È poi prevista una specifica circostanza aggravante nel caso in cui il conducente, responsabile di un omicidio stradale colposo, sia fuggito. In questo caso la pena viene aumentata da un terzo ai due terzi e comunque non può essere inferiore ai 5 anni di reclusione.

Per quanto concerne il reato di lesioni stradali il nuovo articolato prevede che chiunque provochi lesioni personali per violazione delle norme stradali venga punito con reclusione da 3 mesi a 1 anno nel caso di lesioni gravi e con reclusione da 1 anno a 3 anni nel caso di lesioni gravissime. Tali pene aumentano considerevolmente nel caso in cui le lesioni siano causate da guida in stato di ebrezza o sotto l’effetto di droghe (da 3 a 5 anni per le lesioni gravi e da 4 a 7 per quelle gravissime). Anche in questo caso l’eventuale fuga del reo è prevista come circostanza aggravante e la pena viene aumentata da un terzo ai due terzi e comunque non può essere inferiore ai 3 anni di reclusione.

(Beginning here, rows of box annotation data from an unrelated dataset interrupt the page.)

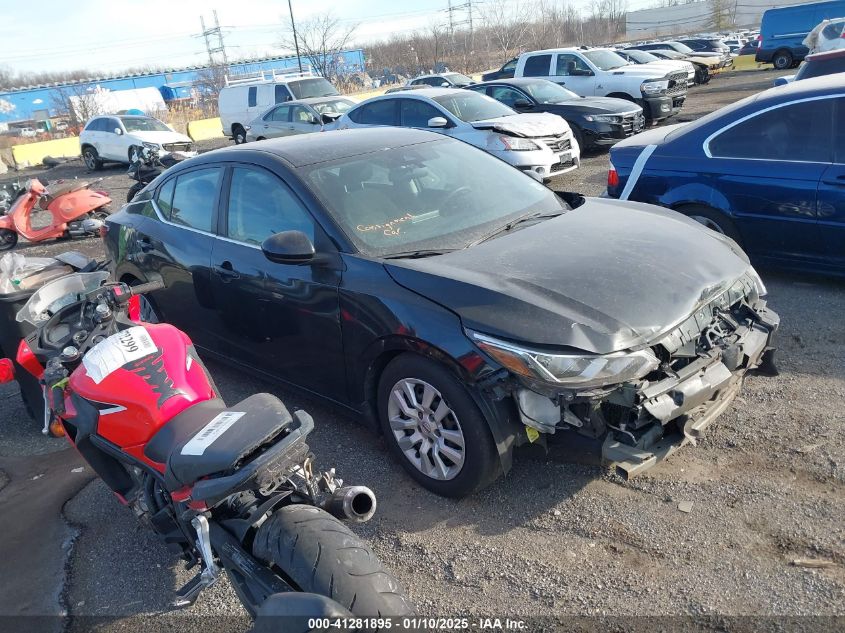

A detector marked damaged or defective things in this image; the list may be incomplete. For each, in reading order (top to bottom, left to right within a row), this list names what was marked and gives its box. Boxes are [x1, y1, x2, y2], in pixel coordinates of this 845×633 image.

crumpled hood [472, 113, 572, 138]
black damaged sedan [464, 76, 644, 149]
black damaged sedan [104, 126, 780, 496]
crumpled hood [386, 199, 748, 350]
sedan front bumper damage [508, 276, 780, 478]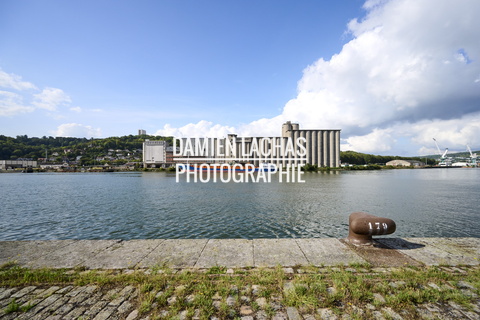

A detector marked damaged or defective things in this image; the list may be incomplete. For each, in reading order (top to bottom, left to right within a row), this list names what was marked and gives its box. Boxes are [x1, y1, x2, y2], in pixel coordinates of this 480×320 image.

rusty mooring bollard [346, 212, 396, 245]
rust stain on bollard [346, 212, 396, 245]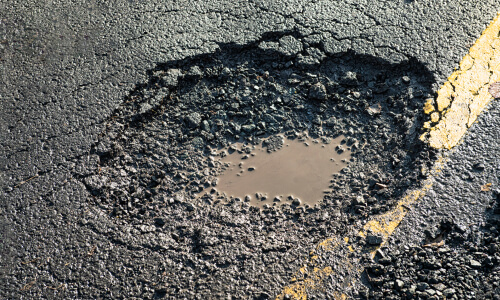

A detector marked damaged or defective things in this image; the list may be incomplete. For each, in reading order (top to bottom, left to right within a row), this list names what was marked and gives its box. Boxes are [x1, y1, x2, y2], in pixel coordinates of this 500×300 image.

shadow in pothole [72, 29, 440, 298]
pothole [75, 31, 438, 223]
pothole [215, 132, 352, 207]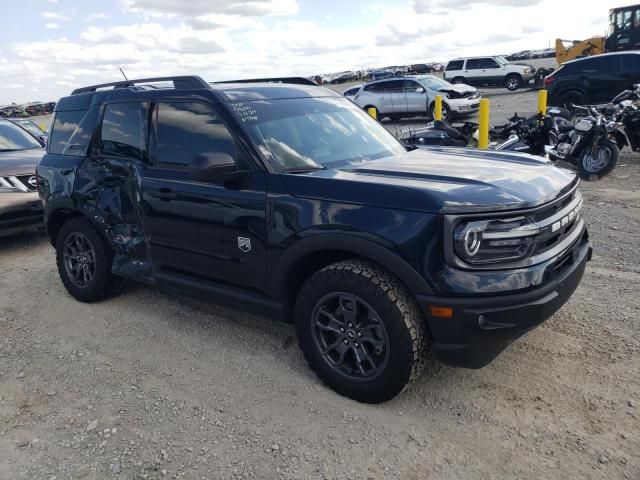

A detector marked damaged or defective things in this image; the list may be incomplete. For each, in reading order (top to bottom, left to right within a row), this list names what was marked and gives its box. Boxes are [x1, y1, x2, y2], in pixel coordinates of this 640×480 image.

damaged white suv [350, 75, 480, 121]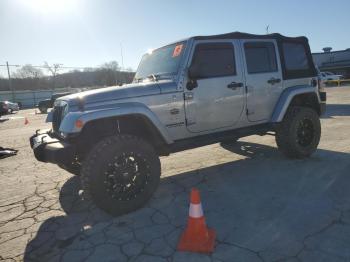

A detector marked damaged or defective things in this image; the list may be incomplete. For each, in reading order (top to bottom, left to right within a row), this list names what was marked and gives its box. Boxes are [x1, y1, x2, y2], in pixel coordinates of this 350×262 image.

cracked asphalt pavement [0, 86, 350, 262]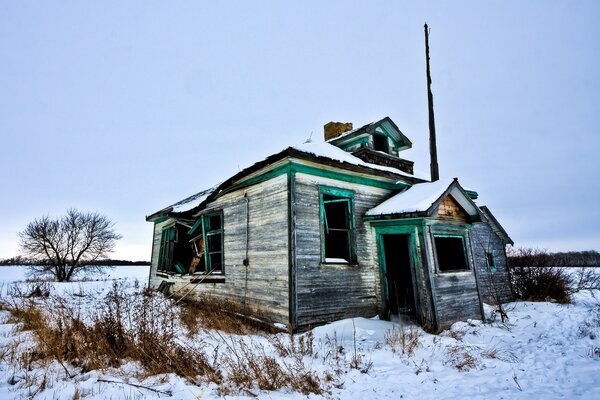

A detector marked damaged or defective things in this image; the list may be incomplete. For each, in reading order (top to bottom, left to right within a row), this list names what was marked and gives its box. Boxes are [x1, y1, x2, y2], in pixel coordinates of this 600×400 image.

broken window [372, 134, 392, 153]
broken window [186, 211, 224, 274]
broken window [322, 188, 354, 264]
broken window [436, 234, 468, 272]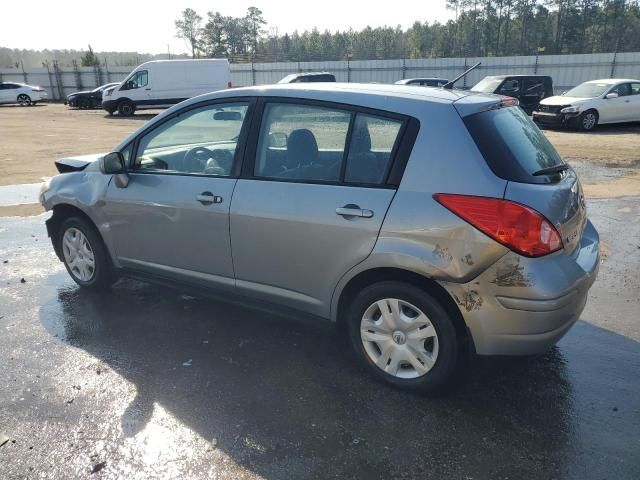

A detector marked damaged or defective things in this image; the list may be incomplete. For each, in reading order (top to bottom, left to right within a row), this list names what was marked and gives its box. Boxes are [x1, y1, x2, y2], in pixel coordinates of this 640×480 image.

damaged gray hatchback [41, 83, 600, 390]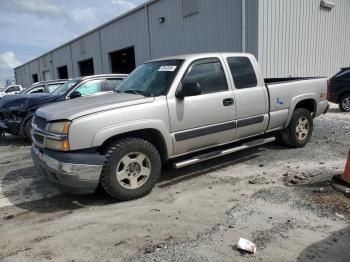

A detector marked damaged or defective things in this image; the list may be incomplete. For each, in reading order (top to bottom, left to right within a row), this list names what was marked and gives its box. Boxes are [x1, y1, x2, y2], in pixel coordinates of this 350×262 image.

damaged car [0, 73, 128, 141]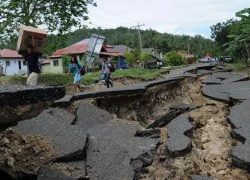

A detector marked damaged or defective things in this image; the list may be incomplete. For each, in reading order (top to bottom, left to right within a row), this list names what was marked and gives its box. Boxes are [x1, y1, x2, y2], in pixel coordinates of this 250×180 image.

damaged pavement [1, 63, 250, 179]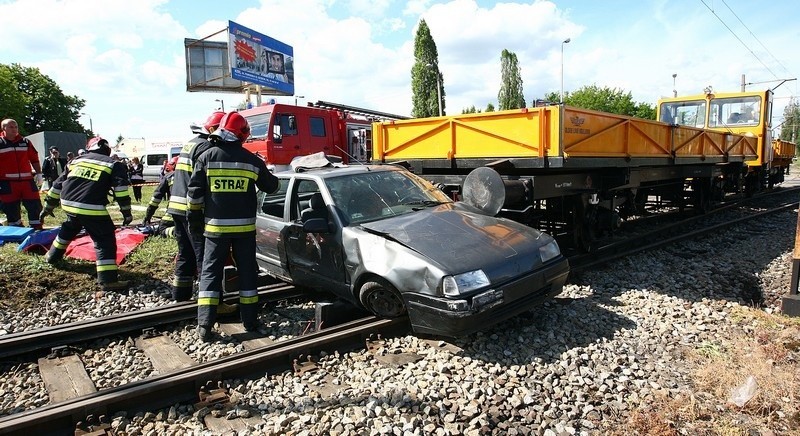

Un’altra novità da tenere in considerazione, è poi quella rappresentata dalla revoca automatica della patente conseguente alla condanna o al patteggiamento per omicidio o lesioni stradali. Il destinatario del provvedimento non potrà conseguire una nuova patente prima che siano decorsi 15 anni dalla revoca della stessa (nei casi di omicidio stradale) o 5 anni (nei casi di lesioni stradali). Tuttavia, il termine per il conseguimento di una nuova patente è aumentato nei casi di ipotesi di reato più grave.

Grande soddisfazione, per una Legge “che rivoluziona totalmente il peso delle responsabilità a carico di quanti uccidono sulla strada dopo aver commesso alcune violazioni gravi, prime fra tutte gli abusi di alcol e droga” è stata espressa dalle Associazioni: Lorenzo Guarnieri-Gabriele e Asaps Borgogni, che per diversi anni hanno propugnato l’introduzione del reato specifico di omicidio stradale.

Analogamente, Aldo Minucci, presidente della Fondazione ANIA per la sicurezza stradale, ricordando che già nel 2011 un’indagine ANIA aveva evidenziato che l’84% degli italiani era favorevole all’introduzione del reato di omicidio stradale, ha sottolineato il risultato raggiunto affermando: “Un giorno storico per la sicurezza stradale in Italia, per le vittime della strada e per i loro familiari… il risultato odierno rappresenta una conquista di civiltà per il nostro Paese”.

Ci auguriamo che a tale inasprimento delle pene consegua, in tempi rapidi, una riduzione sensibile degli incidenti stradali e una diminuzione delle vittime della strada, sempre che, consideriamo, si prosegua in un approccio anche culturale e civico al problema dell’educazione e del rispetto alla guida. Diversamente, in mancanza di un approccio adeguato che deve necessariamente partire dal rispetto della vita (propria e altrui), si potrebbe pensare che non c’è legge abbastanza aspra da eliminare a priori i comportamenti a rischio.